### WORK TO COMPLETE:
Please repeat everything from the line containing "Among all options in" down to the line containing "3.24 meters", swapping "boat canopy" for "boat awning" and leaving the rest unchanged.

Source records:

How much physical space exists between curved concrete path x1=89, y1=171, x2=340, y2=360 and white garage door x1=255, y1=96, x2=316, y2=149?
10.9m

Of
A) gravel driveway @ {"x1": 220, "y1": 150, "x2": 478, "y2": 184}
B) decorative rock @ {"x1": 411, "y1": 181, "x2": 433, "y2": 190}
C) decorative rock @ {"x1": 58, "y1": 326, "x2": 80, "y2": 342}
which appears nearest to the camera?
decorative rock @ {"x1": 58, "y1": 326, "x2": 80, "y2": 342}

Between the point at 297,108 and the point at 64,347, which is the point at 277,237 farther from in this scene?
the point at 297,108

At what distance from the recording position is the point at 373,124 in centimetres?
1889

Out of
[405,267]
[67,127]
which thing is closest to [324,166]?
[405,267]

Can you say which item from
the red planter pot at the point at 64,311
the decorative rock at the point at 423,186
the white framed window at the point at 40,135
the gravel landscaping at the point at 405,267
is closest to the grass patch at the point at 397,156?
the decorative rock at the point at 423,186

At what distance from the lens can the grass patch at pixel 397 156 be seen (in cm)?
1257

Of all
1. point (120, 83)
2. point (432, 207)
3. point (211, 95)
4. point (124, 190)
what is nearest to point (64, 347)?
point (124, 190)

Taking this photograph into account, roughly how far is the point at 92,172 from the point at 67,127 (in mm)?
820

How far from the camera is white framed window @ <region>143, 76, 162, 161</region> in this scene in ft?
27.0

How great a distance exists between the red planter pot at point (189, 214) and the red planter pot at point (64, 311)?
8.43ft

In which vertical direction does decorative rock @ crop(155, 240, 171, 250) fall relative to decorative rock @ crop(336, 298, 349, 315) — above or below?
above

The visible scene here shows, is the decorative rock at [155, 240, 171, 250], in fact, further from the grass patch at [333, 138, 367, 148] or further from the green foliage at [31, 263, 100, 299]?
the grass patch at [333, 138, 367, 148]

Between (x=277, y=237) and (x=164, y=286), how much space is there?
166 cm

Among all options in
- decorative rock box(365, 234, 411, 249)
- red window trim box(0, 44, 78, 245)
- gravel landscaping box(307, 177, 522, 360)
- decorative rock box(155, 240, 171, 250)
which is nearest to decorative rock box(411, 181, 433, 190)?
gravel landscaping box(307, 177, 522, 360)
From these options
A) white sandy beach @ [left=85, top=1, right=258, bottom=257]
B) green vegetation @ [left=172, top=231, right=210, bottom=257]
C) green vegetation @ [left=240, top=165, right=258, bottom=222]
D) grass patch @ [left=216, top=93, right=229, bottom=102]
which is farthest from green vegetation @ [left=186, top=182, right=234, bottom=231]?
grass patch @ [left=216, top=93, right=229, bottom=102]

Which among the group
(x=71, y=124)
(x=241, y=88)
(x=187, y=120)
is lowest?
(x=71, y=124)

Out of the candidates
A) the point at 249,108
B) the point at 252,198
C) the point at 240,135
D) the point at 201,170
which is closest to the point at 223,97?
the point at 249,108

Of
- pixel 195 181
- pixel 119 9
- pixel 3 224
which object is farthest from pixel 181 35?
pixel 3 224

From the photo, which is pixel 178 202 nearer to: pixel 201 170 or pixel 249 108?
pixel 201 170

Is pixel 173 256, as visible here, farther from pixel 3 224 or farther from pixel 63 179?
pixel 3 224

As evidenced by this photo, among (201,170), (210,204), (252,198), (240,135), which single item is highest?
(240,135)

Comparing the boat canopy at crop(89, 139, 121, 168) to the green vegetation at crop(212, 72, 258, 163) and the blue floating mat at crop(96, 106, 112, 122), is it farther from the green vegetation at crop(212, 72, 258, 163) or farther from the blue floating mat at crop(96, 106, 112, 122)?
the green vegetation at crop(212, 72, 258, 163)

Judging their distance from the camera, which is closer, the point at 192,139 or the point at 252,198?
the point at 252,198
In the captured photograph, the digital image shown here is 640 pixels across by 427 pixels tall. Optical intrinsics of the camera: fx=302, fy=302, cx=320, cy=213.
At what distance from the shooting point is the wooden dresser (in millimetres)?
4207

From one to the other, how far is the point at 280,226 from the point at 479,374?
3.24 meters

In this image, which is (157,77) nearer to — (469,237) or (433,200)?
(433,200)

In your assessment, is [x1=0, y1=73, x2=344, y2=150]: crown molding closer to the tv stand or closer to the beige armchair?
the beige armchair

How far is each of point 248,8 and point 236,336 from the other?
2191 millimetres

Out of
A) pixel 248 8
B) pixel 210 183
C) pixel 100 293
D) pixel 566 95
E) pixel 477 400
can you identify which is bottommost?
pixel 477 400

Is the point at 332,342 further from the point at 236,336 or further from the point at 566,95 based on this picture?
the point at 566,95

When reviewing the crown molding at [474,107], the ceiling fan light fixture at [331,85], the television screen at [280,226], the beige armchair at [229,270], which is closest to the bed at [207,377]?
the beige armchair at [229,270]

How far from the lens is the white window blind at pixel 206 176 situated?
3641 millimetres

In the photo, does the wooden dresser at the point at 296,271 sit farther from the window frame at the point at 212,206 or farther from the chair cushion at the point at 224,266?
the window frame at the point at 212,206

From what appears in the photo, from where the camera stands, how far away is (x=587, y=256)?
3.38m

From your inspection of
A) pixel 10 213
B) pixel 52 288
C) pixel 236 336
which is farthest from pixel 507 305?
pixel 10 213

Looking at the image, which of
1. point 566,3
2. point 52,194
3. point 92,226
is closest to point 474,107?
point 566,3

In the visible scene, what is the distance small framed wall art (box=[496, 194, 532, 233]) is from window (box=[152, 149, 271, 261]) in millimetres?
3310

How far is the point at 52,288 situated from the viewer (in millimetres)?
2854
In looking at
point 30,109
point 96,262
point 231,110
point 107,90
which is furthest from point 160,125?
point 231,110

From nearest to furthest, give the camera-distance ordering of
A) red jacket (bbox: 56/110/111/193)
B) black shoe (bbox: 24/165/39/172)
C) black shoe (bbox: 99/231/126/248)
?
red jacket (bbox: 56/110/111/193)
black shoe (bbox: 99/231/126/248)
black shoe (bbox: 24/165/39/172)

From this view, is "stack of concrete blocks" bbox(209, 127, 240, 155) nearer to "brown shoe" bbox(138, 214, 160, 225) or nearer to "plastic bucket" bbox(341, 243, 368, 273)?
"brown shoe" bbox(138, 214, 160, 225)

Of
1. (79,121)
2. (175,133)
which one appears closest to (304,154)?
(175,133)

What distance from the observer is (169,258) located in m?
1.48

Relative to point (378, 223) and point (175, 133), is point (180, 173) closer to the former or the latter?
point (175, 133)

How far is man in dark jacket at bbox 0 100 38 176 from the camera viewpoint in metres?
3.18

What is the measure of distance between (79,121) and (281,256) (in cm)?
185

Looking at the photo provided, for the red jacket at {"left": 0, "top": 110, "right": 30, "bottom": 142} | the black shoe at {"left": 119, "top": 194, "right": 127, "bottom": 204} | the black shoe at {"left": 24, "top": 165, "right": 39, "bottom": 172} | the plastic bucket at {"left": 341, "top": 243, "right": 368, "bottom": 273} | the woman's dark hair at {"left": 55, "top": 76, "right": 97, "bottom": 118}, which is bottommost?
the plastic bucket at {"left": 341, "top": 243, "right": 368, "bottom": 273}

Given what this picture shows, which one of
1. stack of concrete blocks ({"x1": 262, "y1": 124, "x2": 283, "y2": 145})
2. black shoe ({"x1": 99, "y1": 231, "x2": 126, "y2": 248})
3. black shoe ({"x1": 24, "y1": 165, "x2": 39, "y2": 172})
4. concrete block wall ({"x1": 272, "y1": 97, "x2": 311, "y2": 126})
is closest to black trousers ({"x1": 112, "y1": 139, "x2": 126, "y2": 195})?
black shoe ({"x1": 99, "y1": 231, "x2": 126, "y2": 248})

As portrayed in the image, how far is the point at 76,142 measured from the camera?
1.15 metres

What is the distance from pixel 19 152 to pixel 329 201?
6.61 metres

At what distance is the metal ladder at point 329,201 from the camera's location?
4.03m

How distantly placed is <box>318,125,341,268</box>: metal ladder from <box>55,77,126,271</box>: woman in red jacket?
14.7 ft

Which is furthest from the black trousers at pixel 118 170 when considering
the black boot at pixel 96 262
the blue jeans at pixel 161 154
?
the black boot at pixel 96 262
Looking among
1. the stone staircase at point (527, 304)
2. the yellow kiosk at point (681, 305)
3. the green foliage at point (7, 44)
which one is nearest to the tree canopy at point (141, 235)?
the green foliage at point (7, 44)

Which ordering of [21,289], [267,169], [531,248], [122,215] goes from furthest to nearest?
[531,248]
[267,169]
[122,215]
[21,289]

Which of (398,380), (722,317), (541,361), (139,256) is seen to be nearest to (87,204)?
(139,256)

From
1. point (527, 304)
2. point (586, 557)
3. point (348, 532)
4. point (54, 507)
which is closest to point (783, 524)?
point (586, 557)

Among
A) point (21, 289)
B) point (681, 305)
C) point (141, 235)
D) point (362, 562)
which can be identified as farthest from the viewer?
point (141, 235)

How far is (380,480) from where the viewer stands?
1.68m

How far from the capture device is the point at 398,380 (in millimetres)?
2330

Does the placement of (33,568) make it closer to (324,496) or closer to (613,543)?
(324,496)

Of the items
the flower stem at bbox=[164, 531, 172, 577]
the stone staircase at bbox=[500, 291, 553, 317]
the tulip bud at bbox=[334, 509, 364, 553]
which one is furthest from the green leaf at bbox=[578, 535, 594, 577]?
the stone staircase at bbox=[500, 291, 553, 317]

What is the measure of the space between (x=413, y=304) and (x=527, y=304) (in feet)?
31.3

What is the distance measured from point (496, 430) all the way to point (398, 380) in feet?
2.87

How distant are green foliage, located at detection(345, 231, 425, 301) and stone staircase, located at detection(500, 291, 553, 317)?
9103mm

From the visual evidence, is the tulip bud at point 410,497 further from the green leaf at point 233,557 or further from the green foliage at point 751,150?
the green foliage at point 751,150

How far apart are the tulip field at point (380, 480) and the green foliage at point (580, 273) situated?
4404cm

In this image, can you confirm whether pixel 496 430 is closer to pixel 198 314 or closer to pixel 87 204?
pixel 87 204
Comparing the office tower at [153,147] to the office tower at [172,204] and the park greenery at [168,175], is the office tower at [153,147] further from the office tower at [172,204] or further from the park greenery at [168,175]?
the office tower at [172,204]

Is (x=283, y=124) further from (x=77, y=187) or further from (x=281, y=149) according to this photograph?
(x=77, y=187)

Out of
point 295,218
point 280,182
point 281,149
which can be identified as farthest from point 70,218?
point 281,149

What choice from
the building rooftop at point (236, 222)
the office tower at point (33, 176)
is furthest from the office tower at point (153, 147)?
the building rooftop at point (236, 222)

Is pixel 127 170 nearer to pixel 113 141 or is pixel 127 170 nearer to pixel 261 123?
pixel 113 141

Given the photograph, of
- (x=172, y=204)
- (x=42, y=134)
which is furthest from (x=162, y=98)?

### THE RESPONSE:
Among all options in
- decorative rock box(365, 234, 411, 249)
- red window trim box(0, 44, 78, 245)
- gravel landscaping box(307, 177, 522, 360)
- decorative rock box(155, 240, 171, 250)
which is nearest to decorative rock box(411, 181, 433, 190)?
gravel landscaping box(307, 177, 522, 360)
From these options
A) white sandy beach @ [left=85, top=1, right=258, bottom=257]
B) green vegetation @ [left=172, top=231, right=210, bottom=257]
C) green vegetation @ [left=240, top=165, right=258, bottom=222]
D) grass patch @ [left=216, top=93, right=229, bottom=102]
which is farthest from green vegetation @ [left=186, top=182, right=234, bottom=231]?
grass patch @ [left=216, top=93, right=229, bottom=102]

Which among the group
(x=71, y=124)
(x=241, y=88)
(x=187, y=120)
is lowest?
(x=71, y=124)

Out of the candidates
A) the point at 249,108
B) the point at 252,198
C) the point at 240,135
D) the point at 201,170
which is closest to the point at 223,97?
the point at 249,108

Of
- pixel 195 181
- pixel 119 9
- pixel 3 224
which object is farthest from pixel 181 35?
pixel 3 224

From the photo, which is pixel 178 202 nearer to: pixel 201 170 or pixel 249 108?
pixel 201 170

Is pixel 173 256, as visible here, farther from pixel 3 224 or farther from pixel 63 179?
pixel 3 224

As evidenced by this photo, among (201,170), (210,204), (252,198), (240,135), which single item is highest?
(240,135)

Comparing the boat awning at crop(89, 139, 121, 168) to the green vegetation at crop(212, 72, 258, 163) and the blue floating mat at crop(96, 106, 112, 122), is it farther from the green vegetation at crop(212, 72, 258, 163) or farther from the blue floating mat at crop(96, 106, 112, 122)?
the green vegetation at crop(212, 72, 258, 163)

Judging their distance from the camera, which is closer, the point at 192,139 or the point at 252,198?
the point at 252,198
In the captured photograph, the digital image shown here is 640 pixels across by 427 pixels tall. Optical intrinsics of the camera: fx=302, fy=302, cx=320, cy=213.
At what distance from the shooting point is the wooden dresser (in millimetres)?
4207

From one to the other, how far is the point at 280,226 from the point at 479,374?
3.24 meters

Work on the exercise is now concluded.